Beyond Monolithic Prompts

A production agent's prompt is never a single static string. It is assembled from multiple sources: the base system instructions, user-specific context, conversation history, tool descriptions, safety guardrails, and dynamic data. Prompt composition is the discipline of combining these pieces into a coherent, token-efficient final prompt.

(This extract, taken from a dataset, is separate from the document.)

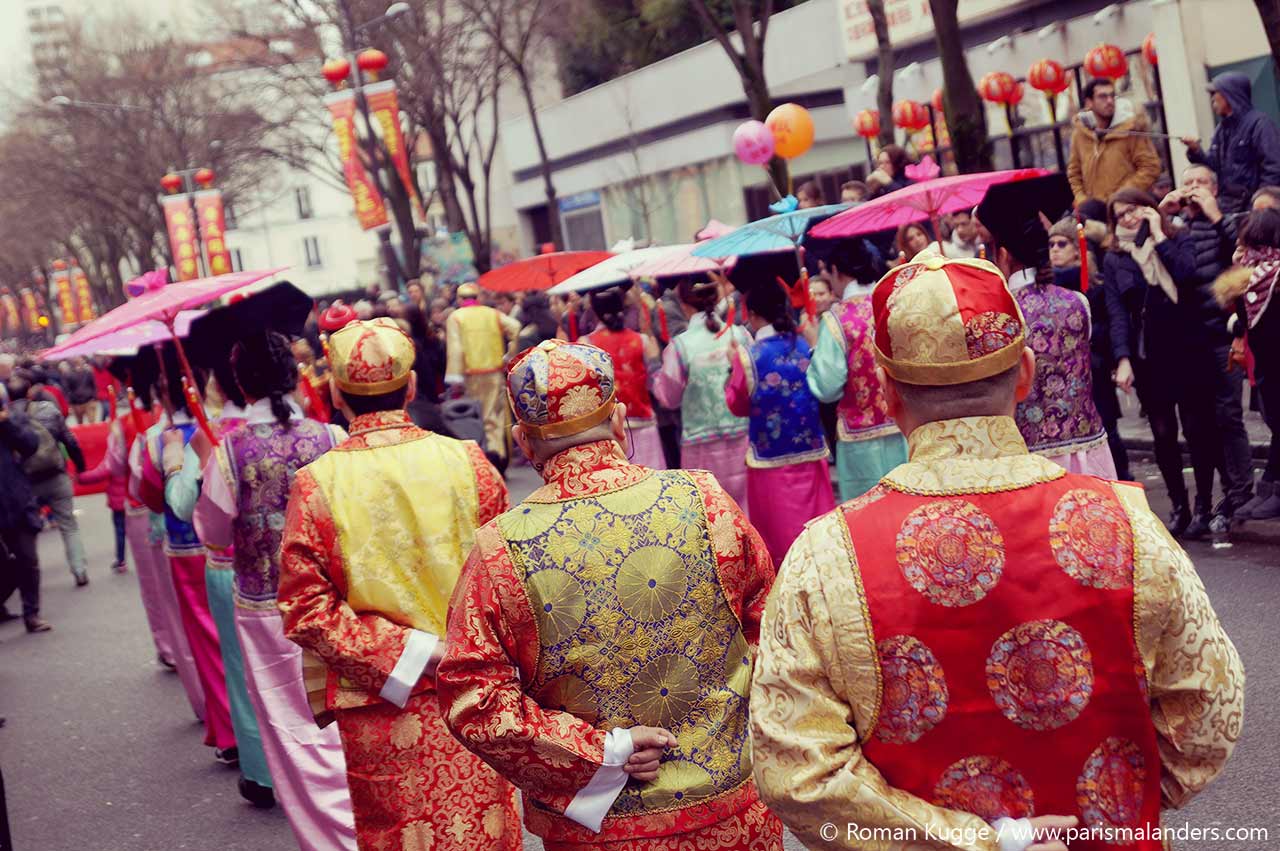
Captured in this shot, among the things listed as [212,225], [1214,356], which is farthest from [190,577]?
[212,225]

Poor composition leads to contradictory instructions, exceeded token limits, and agents that ignore important context buried at the end of an overlong prompt. Good composition treats each piece as a module with a clear role and priority.

The Prompt Layer Model

Think of prompt composition as layers stacked from highest priority to lowest.

flowchart TD
    START["Prompt Composition: Combining System, Context, an…"] --> A
    A["Beyond Monolithic Prompts"]
    A --> B
    B["The Prompt Layer Model"]
    B --> C
    C["The Prompt Composer"]
    C --> D
    D["Dynamic Context Injection"]
    D --> E
    E["Token Budget Allocation"]
    E --> F
    F["FAQ"]
    F --> DONE["Key Takeaways"]
    style START fill:#4f46e5,stroke:#4338ca,color:#fff
    style DONE fill:#059669,stroke:#047857,color:#fff
from dataclasses import dataclass, field
from enum import IntEnum

class PromptPriority(IntEnum):
    CRITICAL = 1     # Safety guardrails, never removed
    HIGH = 2         # Core agent identity and behavior
    MEDIUM = 3       # Context and user-specific info
    LOW = 4          # Examples, nice-to-have context
    OPTIONAL = 5     # Supplementary information

@dataclass
class PromptLayer:
    name: str
    content: str
    priority: PromptPriority
    token_estimate: int = 0
    required: bool = False

    def __post_init__(self):
        if not self.token_estimate:
            # Rough estimate: 1 token per 4 characters
            self.token_estimate = len(self.content) // 4

@dataclass
class ComposedPrompt:
    layers: list[PromptLayer] = field(default_factory=list)
    total_tokens: int = 0

    def add_layer(self, layer: PromptLayer):
        self.layers.append(layer)
        self.layers.sort(key=lambda l: l.priority)
        self.total_tokens = sum(l.token_estimate for l in self.layers)

The Prompt Composer

Build a composer that assembles layers while respecting token budgets.

class PromptComposer:
    """Assemble multi-layer prompts within token constraints."""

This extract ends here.